:: Verilen satırlar ::
__________________________________________________
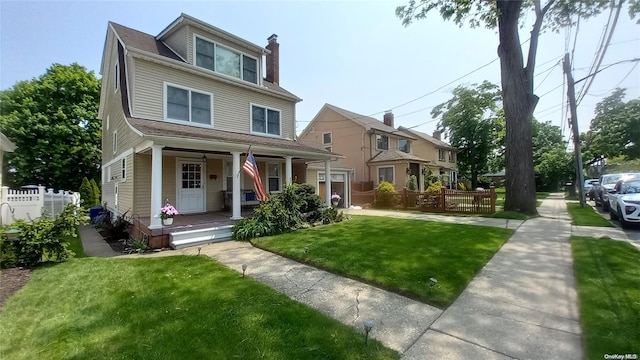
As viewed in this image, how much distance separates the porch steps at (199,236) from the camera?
7727mm

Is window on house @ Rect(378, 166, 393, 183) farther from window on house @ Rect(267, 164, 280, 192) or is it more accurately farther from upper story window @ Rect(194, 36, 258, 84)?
upper story window @ Rect(194, 36, 258, 84)

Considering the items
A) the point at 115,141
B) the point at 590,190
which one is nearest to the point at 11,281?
the point at 115,141

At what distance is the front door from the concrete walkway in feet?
19.2

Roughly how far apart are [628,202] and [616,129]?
106 ft

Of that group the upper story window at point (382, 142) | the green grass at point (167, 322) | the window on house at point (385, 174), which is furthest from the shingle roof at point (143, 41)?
the upper story window at point (382, 142)

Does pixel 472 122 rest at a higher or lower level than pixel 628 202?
higher

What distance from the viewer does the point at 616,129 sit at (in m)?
30.5

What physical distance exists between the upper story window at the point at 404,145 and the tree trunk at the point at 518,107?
14990 mm

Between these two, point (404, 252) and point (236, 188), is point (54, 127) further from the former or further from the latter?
point (404, 252)

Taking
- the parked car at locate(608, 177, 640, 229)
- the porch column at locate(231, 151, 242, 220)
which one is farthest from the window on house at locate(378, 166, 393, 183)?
the porch column at locate(231, 151, 242, 220)

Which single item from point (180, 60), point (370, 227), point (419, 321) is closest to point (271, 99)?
point (180, 60)

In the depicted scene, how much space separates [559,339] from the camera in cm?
298

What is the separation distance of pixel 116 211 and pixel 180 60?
710 cm

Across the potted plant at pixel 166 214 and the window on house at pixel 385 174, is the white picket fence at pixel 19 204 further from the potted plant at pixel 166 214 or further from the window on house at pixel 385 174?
the window on house at pixel 385 174
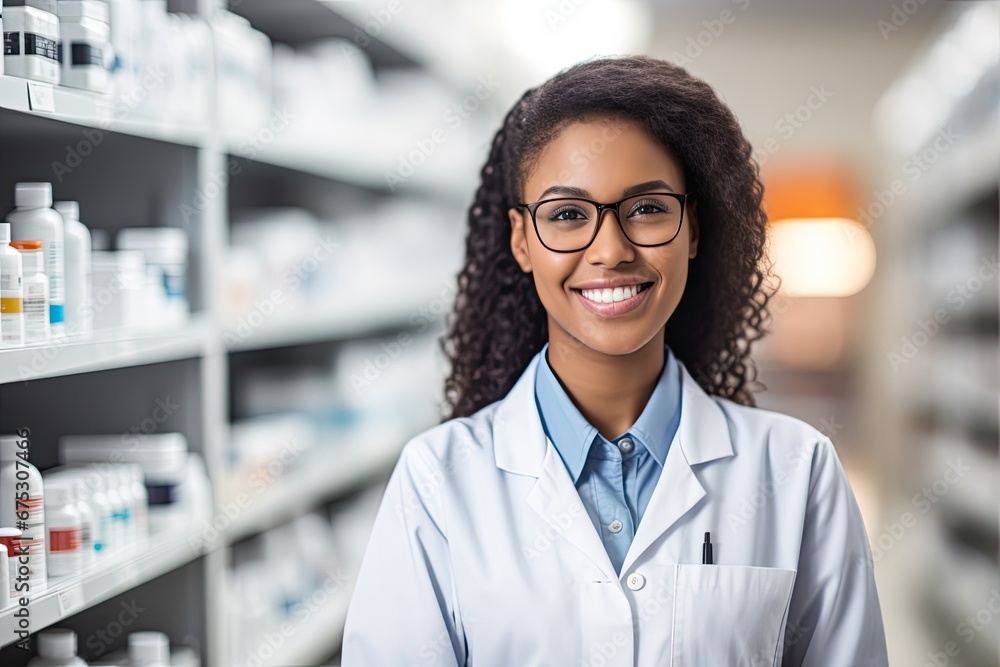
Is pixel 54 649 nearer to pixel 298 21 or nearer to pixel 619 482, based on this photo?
pixel 619 482

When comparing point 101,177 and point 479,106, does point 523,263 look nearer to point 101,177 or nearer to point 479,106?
point 101,177

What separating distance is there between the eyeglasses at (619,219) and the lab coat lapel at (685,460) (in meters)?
0.27

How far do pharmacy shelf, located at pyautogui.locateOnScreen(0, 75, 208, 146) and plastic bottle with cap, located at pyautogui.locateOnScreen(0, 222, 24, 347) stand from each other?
19 cm

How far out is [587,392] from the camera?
135 cm

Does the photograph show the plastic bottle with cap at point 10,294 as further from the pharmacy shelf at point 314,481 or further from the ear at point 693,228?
the ear at point 693,228

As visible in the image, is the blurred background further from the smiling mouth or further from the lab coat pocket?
the lab coat pocket

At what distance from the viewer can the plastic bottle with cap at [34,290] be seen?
1424 mm

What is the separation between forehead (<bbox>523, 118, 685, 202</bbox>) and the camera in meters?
1.23

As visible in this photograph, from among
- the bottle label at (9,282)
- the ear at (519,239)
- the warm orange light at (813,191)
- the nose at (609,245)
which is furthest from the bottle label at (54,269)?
the warm orange light at (813,191)

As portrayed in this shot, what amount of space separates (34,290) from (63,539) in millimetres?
446

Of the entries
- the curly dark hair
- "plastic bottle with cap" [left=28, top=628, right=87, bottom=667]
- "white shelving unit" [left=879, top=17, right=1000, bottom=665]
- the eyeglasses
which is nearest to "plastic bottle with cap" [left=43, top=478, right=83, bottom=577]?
"plastic bottle with cap" [left=28, top=628, right=87, bottom=667]

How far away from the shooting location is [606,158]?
1.24 m

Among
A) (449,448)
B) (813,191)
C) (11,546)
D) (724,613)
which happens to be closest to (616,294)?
(449,448)

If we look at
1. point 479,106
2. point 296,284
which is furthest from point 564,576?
point 479,106
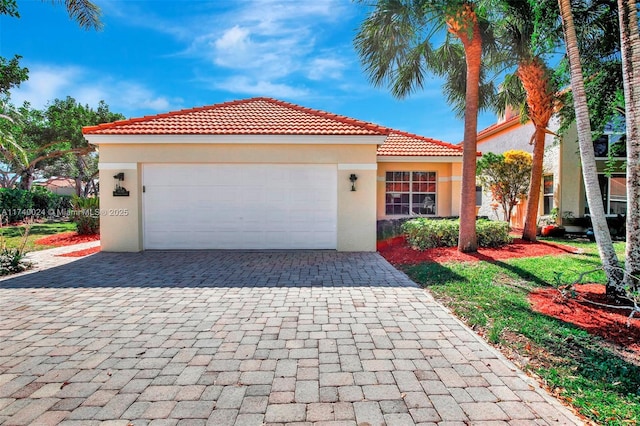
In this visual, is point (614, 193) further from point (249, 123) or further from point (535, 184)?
point (249, 123)

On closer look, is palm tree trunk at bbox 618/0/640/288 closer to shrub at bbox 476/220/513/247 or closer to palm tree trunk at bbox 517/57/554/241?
shrub at bbox 476/220/513/247

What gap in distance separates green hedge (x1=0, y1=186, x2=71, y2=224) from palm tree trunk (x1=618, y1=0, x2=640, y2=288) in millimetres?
21973

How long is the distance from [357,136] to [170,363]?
8024mm

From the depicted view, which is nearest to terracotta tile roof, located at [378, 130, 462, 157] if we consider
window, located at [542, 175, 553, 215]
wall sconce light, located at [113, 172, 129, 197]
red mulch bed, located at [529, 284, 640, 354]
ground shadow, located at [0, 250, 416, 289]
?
window, located at [542, 175, 553, 215]

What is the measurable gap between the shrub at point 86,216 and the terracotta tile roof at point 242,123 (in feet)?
16.6

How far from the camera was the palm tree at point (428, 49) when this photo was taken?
25.9 ft

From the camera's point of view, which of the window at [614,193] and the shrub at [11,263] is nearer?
the shrub at [11,263]

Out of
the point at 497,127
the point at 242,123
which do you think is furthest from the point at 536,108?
the point at 242,123

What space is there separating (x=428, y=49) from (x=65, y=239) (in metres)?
15.3

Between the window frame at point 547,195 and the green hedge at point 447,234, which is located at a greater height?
the window frame at point 547,195

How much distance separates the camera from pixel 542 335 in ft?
13.3

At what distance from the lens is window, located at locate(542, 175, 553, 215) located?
15352 millimetres

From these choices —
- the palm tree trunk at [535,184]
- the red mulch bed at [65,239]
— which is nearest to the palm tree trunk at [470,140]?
the palm tree trunk at [535,184]

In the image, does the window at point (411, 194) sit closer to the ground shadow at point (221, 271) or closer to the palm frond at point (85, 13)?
the ground shadow at point (221, 271)
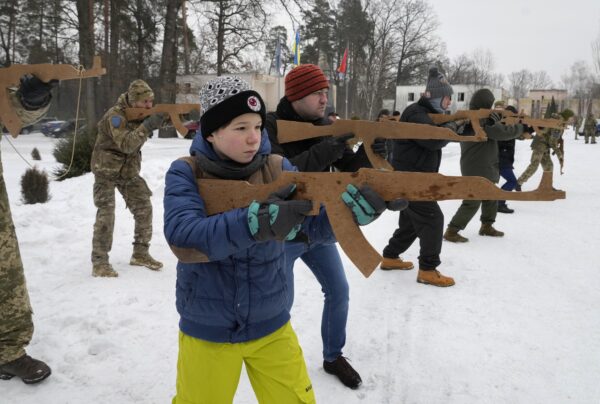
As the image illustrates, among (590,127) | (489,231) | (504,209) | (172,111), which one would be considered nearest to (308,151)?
(172,111)

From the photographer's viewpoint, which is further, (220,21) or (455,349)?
(220,21)

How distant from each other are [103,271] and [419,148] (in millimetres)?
3308

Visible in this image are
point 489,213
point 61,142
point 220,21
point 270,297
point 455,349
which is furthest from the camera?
point 220,21

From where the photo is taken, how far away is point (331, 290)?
8.43ft

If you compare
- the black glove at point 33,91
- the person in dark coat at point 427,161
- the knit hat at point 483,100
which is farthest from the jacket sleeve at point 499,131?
the black glove at point 33,91

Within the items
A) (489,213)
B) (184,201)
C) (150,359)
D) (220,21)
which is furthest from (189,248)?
(220,21)

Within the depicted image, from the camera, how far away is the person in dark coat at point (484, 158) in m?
4.96

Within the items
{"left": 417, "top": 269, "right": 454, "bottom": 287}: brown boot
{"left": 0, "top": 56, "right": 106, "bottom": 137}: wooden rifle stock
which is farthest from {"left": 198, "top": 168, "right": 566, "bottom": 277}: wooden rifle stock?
{"left": 417, "top": 269, "right": 454, "bottom": 287}: brown boot

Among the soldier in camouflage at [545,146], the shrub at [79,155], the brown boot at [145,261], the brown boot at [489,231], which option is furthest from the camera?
the shrub at [79,155]

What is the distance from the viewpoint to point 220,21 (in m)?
23.9

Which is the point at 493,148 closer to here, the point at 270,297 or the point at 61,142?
the point at 270,297

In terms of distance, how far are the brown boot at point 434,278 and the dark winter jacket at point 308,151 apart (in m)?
2.04

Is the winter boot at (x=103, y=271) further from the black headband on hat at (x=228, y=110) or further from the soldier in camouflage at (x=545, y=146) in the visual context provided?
the soldier in camouflage at (x=545, y=146)

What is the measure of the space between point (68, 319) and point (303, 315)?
182 cm
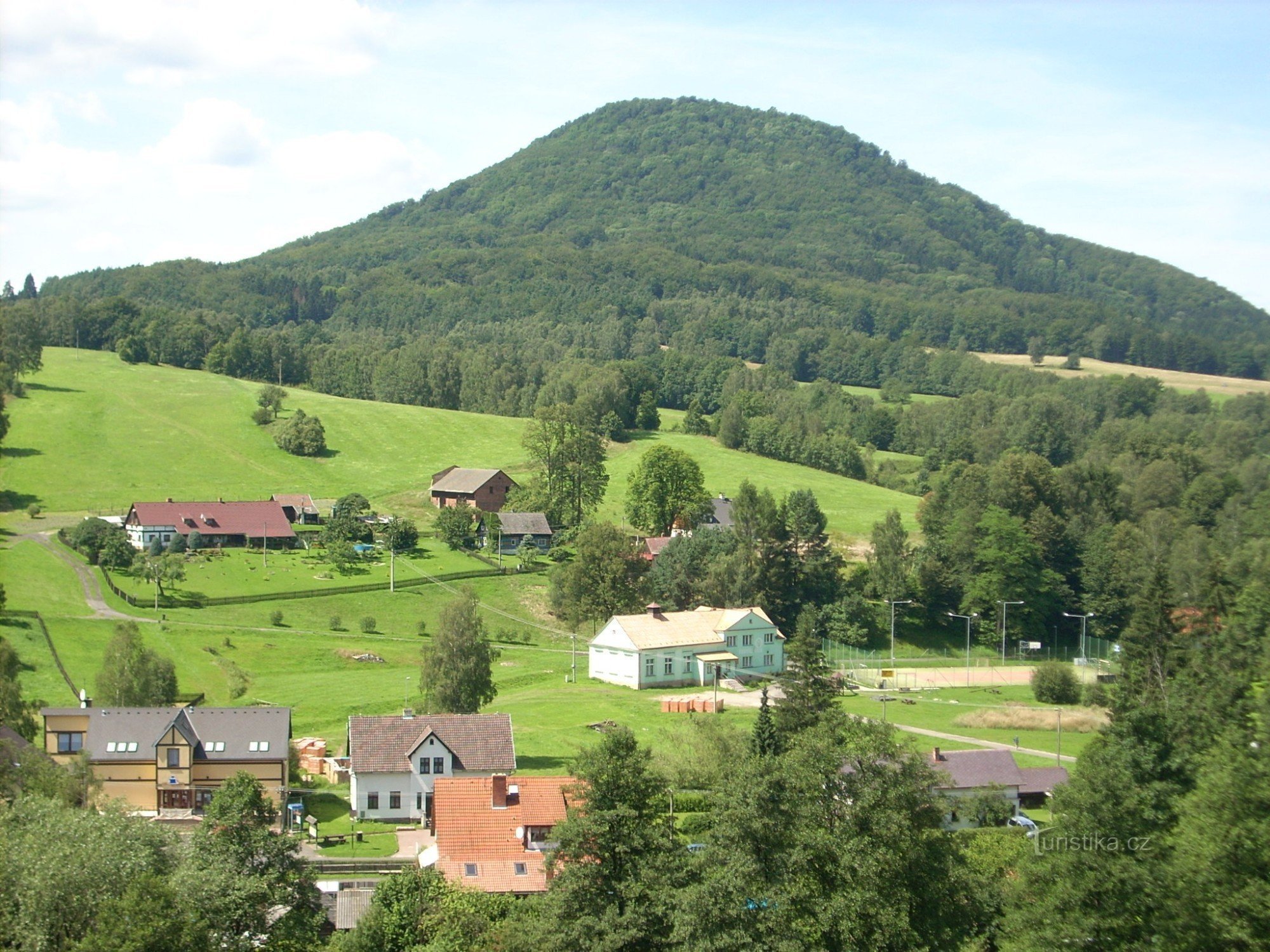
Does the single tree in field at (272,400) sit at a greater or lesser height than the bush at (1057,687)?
greater

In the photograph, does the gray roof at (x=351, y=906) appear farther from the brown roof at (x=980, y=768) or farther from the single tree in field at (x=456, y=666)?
the brown roof at (x=980, y=768)

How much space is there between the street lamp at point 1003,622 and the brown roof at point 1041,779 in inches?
1112

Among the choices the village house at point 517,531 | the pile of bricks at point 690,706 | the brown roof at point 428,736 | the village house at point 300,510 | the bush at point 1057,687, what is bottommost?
the bush at point 1057,687

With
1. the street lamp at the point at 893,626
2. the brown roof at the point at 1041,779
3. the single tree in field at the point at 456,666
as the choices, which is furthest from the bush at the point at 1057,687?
the single tree in field at the point at 456,666

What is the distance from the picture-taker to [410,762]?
1625 inches

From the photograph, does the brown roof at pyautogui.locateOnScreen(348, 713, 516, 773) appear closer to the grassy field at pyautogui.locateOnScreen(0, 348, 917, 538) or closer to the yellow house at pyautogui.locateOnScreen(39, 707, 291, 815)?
the yellow house at pyautogui.locateOnScreen(39, 707, 291, 815)

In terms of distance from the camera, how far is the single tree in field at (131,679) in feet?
153

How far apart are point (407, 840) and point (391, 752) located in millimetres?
3678

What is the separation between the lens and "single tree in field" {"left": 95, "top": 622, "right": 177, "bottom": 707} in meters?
46.6

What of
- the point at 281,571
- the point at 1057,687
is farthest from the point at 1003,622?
the point at 281,571

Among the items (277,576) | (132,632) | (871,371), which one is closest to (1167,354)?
(871,371)

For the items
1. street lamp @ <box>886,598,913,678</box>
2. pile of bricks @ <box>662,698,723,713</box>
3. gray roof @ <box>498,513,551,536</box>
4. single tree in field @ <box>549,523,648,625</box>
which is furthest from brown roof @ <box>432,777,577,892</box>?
gray roof @ <box>498,513,551,536</box>

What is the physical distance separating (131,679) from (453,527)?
122 feet

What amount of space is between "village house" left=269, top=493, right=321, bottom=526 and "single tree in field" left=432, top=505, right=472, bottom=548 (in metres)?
__________________________________________________
:: Görev tanımı ::
"Among the items" ifadesini içeren satır ile satırların sonu arasındaki, iki uç da dahil, satırları kelimesi kelimesine yeniden yazın.

:: Alıştırmanın çözümü ::
Among the items (277,576) | (132,632) | (871,371), which one is closest to (1167,354)?
(871,371)

For the items
1. street lamp @ <box>886,598,913,678</box>
2. pile of bricks @ <box>662,698,723,713</box>
3. gray roof @ <box>498,513,551,536</box>
4. single tree in field @ <box>549,523,648,625</box>
which is furthest from brown roof @ <box>432,777,577,892</box>?
gray roof @ <box>498,513,551,536</box>

What is the physical distance separating (131,679) from (453,527)?
122 feet

What amount of space is between "village house" left=269, top=493, right=321, bottom=526 and "single tree in field" left=432, top=505, right=472, bottom=548 (in metres)?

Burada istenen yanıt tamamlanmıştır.